**** Kutipan Teks ****
Magister Pendidikan Bahasa
Program Pascasarjana Universitas Muhammadiyah Surakarta
Jl. A. Yani, Tromol Pos 1 Pabelan, Kartasura, Surakarta


Sumber Jurnal:

Jurnal Penelitian Humaniora adalah jurnal ilmiah artikel hasil penelitian ilmu-ilmu humaniora seperti teologi, filsafat, ilmu hukum, filologi, ilmu bahasa, kesusasteraan, ilmu kesenian, dan lain-lain. Periode penerbitannya adalah 2 kali dalam setahun dan terbit pertama pada Februari 2000.
Universitas Muhammadiyah Surakarta
Humaniora Volume 11 Th. 2010
http://lppm.ums.ac.id/index.php/jurnal-ilmiah/123-jurnal-penelitian-humaniora

Abstrak:

Tujuan penelitian ini adalah untuk meningkatkan kemampuan dan keaktivan siswa dalam pembelajaran bahasa Indonesia pada aspek membaca pemahaman siswa kelas VI SD Negeri Kutawaru 04 Kecamatan Cilacap Tengah Kabupaten Cilacap melalui penerapan pendekatan SAVI. PTK menggunakan model Elliots yang menyatakan bahwa penelitian tindakan sebagai serangkaian langkah yang membentuk spiral. PTK dilaksana-kan dalam 3 siklus, dan masing-masing siklus terdiri dari 2 kali pertemuan. Setiap si-klus memiliki empat tahap, yaitu perencanaan (planing),tindakan (acting), pengamatan (observing), dan refleksi (reflecting) Subjek penelitian tindakan ini adalah siswa kelas VI sejumlah 35 siswa, laki-laki 15 siswa perempuan 20 siswa dan guru kelas kelas VI SD Negeri Kutawaru 04 kecmatan Cilacap Tengah Kabupaten Cilacap. Teknik pengumpulan data meliputi pengamatan, wawancara, kajian dokumen, angket, dan tes. Teknik analisis data yang digunakan dalam penelitian ini adalah teknik deskriptif komparatif dan analisis kritis. Teknik yang digunakan untuk memeriksa validitas data antara lain adalah triangulasi dan review informan kunci Teknik analisis data yang digunakan dalam penelitian ini adalah teknik deskriptif komparatif dan analisis kritis. Simpulan penelitian ini yaitu pelaksanaan pembelajaran membaca pemahaman di kelas VI SD Kutawaru 04 Kecamatan Cilacap Tengah, dapat berjalan dengan efektif dengan diterapkannya pendekatan SAVI Keaktifan siswa dari siklus I, II dan III berangsur-angsur meningkat dari 67,62%, 88,57% dan 93,65%. Di samping itu, terjadi peningkatan nilai rata-rata kemampuan membaca pemahaman dari siklus I hingga Created by User siklus III. Siklus I jumlah siswa yang tuntas mencapai 23 siswa (66,67%), sebelumnya uji coba awal hanya 17 siswa (47,62%). sedangkan nilai rata-rata yang dicapai pada siklus I sebesar 65,71. Sebelumnya, nilai rata-rata uji coba awal 60,24. Pada siklus II ada peningkatan (4,76%) sehingga jumlah siswa yang tuntas sebanyak 24 siswa (71,43%). Dan nilai rata-rata mencapai 72,38. Dilihat dari rerata sudah mencapai batas KKM, namun dari segi ketuntasan klasikal belum tercapai sehingga dilanjutkan tindakan siklus III. Hasilnya cukup memuaskan karena jumlah siswa tuntas sudah mencapai 90,48%, dan reratanya mencapai 80,24.
**** Daftar Catatan ****
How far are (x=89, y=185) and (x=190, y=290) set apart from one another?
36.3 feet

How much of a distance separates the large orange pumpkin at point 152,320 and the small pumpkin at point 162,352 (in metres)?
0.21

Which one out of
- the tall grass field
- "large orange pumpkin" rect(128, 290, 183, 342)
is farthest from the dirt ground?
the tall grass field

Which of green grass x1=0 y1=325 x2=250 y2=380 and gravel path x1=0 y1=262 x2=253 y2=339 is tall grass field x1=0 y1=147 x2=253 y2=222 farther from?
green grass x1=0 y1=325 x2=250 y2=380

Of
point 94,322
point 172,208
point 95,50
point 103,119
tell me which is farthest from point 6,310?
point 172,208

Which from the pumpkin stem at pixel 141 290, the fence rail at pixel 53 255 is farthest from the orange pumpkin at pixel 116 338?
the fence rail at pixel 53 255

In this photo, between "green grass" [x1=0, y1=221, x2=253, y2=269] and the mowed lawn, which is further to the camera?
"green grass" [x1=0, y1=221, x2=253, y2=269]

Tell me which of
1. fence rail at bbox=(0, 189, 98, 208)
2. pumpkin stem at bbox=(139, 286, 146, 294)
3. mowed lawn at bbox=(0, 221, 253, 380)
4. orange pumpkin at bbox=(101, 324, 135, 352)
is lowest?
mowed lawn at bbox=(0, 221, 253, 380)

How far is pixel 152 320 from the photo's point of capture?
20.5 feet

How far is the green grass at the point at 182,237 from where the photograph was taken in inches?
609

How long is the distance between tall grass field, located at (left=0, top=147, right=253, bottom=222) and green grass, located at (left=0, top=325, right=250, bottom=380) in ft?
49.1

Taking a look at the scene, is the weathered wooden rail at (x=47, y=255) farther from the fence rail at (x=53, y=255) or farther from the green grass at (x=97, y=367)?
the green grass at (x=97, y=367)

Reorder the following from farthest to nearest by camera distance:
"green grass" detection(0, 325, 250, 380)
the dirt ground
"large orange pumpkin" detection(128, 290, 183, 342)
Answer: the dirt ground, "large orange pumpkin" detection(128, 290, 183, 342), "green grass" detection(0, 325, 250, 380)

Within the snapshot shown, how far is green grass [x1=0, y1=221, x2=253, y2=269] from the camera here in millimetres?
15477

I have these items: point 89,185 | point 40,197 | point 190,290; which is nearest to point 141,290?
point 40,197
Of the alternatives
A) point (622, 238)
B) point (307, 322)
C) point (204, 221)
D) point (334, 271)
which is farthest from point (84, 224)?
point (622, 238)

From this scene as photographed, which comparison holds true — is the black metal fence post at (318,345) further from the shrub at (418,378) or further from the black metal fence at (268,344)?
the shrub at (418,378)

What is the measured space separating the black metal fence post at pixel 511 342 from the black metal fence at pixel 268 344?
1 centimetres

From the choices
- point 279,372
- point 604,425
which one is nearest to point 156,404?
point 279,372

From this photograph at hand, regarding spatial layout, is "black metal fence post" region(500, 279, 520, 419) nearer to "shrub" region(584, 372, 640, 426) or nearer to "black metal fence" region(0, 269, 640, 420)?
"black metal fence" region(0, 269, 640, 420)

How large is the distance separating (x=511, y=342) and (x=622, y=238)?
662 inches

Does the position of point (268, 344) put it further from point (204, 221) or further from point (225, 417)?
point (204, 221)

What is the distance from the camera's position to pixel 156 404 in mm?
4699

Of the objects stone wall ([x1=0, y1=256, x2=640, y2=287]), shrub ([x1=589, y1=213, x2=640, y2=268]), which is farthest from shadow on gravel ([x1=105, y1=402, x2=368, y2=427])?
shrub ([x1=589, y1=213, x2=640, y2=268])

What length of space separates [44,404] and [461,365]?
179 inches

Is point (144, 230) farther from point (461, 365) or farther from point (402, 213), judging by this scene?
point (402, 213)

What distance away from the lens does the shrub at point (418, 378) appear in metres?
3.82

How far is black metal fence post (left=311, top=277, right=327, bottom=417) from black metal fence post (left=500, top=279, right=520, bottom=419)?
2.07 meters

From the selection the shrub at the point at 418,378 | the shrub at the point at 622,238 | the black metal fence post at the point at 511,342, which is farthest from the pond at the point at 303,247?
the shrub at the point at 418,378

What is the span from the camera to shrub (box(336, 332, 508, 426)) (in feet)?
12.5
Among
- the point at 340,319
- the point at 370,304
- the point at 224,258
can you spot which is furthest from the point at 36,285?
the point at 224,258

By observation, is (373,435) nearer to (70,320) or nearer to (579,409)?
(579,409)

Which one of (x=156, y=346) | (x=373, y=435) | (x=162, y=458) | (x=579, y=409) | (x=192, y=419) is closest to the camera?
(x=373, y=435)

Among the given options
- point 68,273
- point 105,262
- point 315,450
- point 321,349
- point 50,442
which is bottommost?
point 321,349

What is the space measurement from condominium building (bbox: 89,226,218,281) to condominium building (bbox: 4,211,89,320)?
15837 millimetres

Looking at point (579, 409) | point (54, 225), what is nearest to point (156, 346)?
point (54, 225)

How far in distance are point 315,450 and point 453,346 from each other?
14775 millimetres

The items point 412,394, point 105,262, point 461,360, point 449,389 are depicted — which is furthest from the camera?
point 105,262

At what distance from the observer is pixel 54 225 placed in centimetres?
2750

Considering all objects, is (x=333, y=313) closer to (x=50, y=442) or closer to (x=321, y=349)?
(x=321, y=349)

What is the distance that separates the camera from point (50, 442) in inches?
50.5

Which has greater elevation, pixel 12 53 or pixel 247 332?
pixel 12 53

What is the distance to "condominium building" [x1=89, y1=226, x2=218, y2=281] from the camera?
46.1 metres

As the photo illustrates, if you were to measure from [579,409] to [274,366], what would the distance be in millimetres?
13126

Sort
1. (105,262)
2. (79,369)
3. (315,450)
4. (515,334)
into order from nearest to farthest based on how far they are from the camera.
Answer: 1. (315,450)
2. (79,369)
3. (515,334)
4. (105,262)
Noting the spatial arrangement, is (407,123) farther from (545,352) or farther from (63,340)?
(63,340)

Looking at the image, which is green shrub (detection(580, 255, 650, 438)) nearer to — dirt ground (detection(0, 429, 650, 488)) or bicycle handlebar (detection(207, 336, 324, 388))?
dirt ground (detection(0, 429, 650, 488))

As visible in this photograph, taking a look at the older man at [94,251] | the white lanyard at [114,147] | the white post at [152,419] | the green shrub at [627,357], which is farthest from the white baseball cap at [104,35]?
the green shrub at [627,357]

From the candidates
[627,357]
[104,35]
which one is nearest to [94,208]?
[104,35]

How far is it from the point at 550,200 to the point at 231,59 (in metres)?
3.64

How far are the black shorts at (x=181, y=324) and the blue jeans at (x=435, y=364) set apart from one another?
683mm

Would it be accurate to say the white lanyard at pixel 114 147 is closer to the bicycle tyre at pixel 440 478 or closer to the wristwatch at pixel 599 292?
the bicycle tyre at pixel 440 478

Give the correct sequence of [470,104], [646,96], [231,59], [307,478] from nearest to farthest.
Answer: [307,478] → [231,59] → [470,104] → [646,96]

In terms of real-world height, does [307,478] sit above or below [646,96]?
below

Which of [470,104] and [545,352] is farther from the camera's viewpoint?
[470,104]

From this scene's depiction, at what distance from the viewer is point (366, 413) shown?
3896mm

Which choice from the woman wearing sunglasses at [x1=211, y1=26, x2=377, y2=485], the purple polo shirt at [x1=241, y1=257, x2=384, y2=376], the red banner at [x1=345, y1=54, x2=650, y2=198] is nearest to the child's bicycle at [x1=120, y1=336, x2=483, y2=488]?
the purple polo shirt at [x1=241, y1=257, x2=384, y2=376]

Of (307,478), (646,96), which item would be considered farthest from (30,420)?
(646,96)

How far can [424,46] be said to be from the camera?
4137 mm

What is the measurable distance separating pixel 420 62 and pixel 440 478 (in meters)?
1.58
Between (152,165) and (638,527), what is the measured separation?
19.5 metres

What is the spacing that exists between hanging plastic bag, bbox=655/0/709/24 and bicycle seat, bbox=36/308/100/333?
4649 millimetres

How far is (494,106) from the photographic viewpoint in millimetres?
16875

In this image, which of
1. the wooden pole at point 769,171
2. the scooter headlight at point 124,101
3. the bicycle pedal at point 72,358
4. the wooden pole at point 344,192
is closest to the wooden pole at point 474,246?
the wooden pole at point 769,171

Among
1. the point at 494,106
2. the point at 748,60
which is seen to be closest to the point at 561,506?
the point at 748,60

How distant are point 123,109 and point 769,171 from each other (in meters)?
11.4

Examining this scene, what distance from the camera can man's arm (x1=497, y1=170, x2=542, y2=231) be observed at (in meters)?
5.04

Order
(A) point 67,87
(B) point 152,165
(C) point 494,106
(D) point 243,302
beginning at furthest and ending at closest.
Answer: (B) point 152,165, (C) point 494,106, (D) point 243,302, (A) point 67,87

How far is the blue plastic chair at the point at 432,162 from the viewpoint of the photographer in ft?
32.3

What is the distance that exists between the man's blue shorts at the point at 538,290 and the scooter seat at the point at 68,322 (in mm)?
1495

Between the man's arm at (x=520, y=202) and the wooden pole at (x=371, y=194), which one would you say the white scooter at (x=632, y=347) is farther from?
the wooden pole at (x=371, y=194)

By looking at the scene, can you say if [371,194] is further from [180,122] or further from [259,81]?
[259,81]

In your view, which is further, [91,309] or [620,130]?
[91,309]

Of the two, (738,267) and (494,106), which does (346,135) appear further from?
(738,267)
****
== Petunjuk Tugas ==
Sebutkan semua teknik pengumpulan data penelitian yang dipaparkan dalam kutipan teks. Catatan tersebut merupakan bahan tersendiri yang terpisah dari kutipan teks.

== Penyelesaian Tugas ==
- Pengamatan
- Wawancara
- Kajian dokumen
- Angket
- Tes